Quote the data below word for word, reproducing every line without any change.

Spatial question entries
------------------------
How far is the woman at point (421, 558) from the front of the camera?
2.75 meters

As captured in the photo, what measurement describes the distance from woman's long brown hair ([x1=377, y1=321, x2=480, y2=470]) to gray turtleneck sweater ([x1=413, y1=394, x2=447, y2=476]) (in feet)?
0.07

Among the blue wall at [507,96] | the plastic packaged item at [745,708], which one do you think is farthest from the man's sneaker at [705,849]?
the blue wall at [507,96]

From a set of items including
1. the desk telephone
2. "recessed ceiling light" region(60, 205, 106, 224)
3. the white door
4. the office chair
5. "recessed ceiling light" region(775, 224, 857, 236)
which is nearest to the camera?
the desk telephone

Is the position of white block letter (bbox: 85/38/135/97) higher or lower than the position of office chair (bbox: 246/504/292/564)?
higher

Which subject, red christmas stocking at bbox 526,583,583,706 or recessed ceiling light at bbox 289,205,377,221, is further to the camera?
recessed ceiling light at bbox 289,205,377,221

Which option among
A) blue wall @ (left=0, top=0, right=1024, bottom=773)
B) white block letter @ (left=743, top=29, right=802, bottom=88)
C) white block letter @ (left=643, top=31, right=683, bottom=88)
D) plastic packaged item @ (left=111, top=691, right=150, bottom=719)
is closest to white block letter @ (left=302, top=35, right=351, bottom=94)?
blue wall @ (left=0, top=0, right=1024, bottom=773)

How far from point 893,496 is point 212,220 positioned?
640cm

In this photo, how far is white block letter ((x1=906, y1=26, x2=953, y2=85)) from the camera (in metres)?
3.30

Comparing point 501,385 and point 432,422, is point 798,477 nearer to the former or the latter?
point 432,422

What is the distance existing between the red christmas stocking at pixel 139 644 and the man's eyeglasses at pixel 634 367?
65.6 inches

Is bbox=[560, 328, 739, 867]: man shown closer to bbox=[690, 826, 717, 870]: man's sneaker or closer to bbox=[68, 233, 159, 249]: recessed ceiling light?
------------------------
→ Exercise response:
How far is the woman at point (421, 558) from the front of the camera?
2.75 meters

As captured in the photo, what measurement describes the distance from woman's long brown hair ([x1=377, y1=321, x2=480, y2=470]) to gray turtleneck sweater ([x1=413, y1=394, x2=447, y2=476]) (in feet)?
0.07

Among the blue wall at [507,96] | the plastic packaged item at [745,708], which one do you think is farthest from the man's sneaker at [705,849]?
the blue wall at [507,96]

From a set of items including
1. the desk telephone
2. "recessed ceiling light" region(60, 205, 106, 224)
3. the white door
4. the office chair
5. "recessed ceiling light" region(775, 224, 857, 236)
which is nearest to the camera?
the desk telephone

Is the position of white block letter (bbox: 85/38/135/97) higher or lower than the position of office chair (bbox: 246/504/292/564)?
higher

Which subject, red christmas stocking at bbox 526,583,583,706 or recessed ceiling light at bbox 289,205,377,221, is further to the camera?
recessed ceiling light at bbox 289,205,377,221

Which option among
A) blue wall @ (left=0, top=0, right=1024, bottom=773)
B) white block letter @ (left=743, top=29, right=802, bottom=88)
C) white block letter @ (left=643, top=31, right=683, bottom=88)
D) plastic packaged item @ (left=111, top=691, right=150, bottom=719)
is closest to white block letter @ (left=302, top=35, right=351, bottom=94)?
blue wall @ (left=0, top=0, right=1024, bottom=773)

How far from point 893,496 is point 212,220 positioned?
640cm

In this photo, how far is white block letter ((x1=906, y1=26, x2=953, y2=85)) from the camera (in metres)?
3.30

Comparing point 501,385 and point 432,422, is point 798,477 nearer to the former or the latter?
point 432,422

What is the distance existing between the red christmas stocking at pixel 139 644 and the man's eyeglasses at pixel 634 367?
65.6 inches

Is bbox=[560, 328, 739, 867]: man shown closer to bbox=[690, 826, 717, 870]: man's sneaker or closer to bbox=[68, 233, 159, 249]: recessed ceiling light?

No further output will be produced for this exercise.